Le contenu des statuts est libre. Les statuts sont impérativement rédigés en langue française.

Les exemples de statuts qui peuvent être fournis par l’administration ou certains organismes n'ont pas de caractère obligatoire.

Toutefois, une association qui veut obtenir ou conserver la qualité d'association agréée ou d'association reconnue d'utilité publique doit conformer ses statuts à des exigences administratives, qui limitent leur rédaction.

  À savoir :

un collectif n'existe pas juridiquement, c'est-à-dire qu'il ne peut faire d'acte de la vie civile s'il n'est pas déclaré sous forme d'association. On parle plutôt dans ce cas d'association non déclarée ou de réunion de personnes, selon les caractéristiques du groupe de personnes qui agissent en commun. Il n'y a alors pas de statut à rédiger.

Les statuts comportent impérativement les éléments suivants :

  • l’objet de l’association,
  • le titre de l’association.

Les statuts comportent généralement les éléments suivants :

  • le siège social (qui peut être un domicile ou un bâtiment communal),
  • la durée pour laquelle l'association est créée (qui peut être une durée indéterminée),
  • les moyens de l’association, c’est-à-dire les modalités pratiques de son action,
  • la composition de l’association : les conditions d'adhésion, les membres (éventuellement les différentes catégories de membres : membres fondateurs, bienfaiteurs, associés, etc.),
  • les conditions de perte de la qualité de membre (démission, exclusion, possibilités de recours)
  • l’organisation de l’association : compétences et fonctionnement des instances dirigeantes, modalités des prises de décisions (droit de vote, procurations) et de leur exécution,
  • les ressources financières et les obligations de transparence (à l'égard des membres ou de l'administration),
  • les modalités de modification des statuts et de dissolution de l'association, ainsi que la dévolution de l'actif.

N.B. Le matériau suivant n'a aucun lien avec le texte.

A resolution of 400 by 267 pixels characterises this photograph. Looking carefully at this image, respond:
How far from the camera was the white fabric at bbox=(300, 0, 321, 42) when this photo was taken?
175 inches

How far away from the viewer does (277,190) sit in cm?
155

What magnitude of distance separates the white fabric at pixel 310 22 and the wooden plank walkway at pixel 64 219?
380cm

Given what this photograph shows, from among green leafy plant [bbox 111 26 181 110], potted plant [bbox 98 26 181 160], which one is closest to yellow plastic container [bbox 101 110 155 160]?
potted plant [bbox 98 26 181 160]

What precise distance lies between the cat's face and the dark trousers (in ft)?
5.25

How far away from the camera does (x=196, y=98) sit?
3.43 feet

Les statuts peuvent mentionner l'existence d'un site internet, en expliquant sa place et son rôle par rapport à l'objet de l'association.

Il n'est pas recommandé de faire figurer dans les statuts

  • des informations qui risquent de devenir rapidement caduques (exemples : montant des cotisations, adresse précise du siège ou de gestion)
  • ou des informations personnelles relatives aux personnes.

  Attention :

les statuts initiaux peuvent affirmer que l'association a vocation à être propriétaire d'un bien immeuble, mais non que l'association « est » propriétaire, puisque n'étant pas encore publiée au Journal officiel, elle ne possède pas encore la personnalité juridique.

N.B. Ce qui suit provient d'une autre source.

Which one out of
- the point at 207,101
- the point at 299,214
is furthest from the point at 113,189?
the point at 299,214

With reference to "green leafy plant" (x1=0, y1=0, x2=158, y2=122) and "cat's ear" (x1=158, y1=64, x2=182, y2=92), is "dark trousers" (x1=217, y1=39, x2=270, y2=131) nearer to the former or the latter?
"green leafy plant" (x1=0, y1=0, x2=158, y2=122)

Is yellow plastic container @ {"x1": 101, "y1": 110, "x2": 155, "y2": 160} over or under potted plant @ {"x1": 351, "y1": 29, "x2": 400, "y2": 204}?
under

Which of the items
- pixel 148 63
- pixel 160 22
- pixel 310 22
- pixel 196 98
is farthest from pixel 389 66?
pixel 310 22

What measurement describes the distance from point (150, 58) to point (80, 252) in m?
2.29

Les statuts ne doivent pas :

  • être signés par des personnes de moins de 16 ans,
  • permettre à des personnes de moins de 16 ans de réaliser des actes d'administration,
  • permettre à des jeunes de 16 ou 17 ans de réaliser des actes d'administration sans l'accord écrit préalable de leurs parents ou tuteurs,
  • permettre à des mineurs de réaliser des actes de constitution, de modification ou de transmission du patrimoine de l'association.

Il est recommandé à une association dont l'objet ou les moyens d'action impliquent la poursuite d'activités économiques de façon permanente de le mentionner expressément dans ses statuts. Dans ce cas, ces derniers doivent indiquer précisément les activités économiques concernées.

Les statuts peuvent être complétés par un règlement intérieur, qui fixe dans le détail les modalités de fonctionnement interne de l'association.

Lorsqu'il est rédigé séparément des statuts, il peut être modifié sans que cela entraîne une modification des statuts.

  À savoir :

les statuts ont une valeur juridique supérieure au règlement intérieur. En cas de contradiction entre les statuts et le règlement intérieur, les statuts prévalent.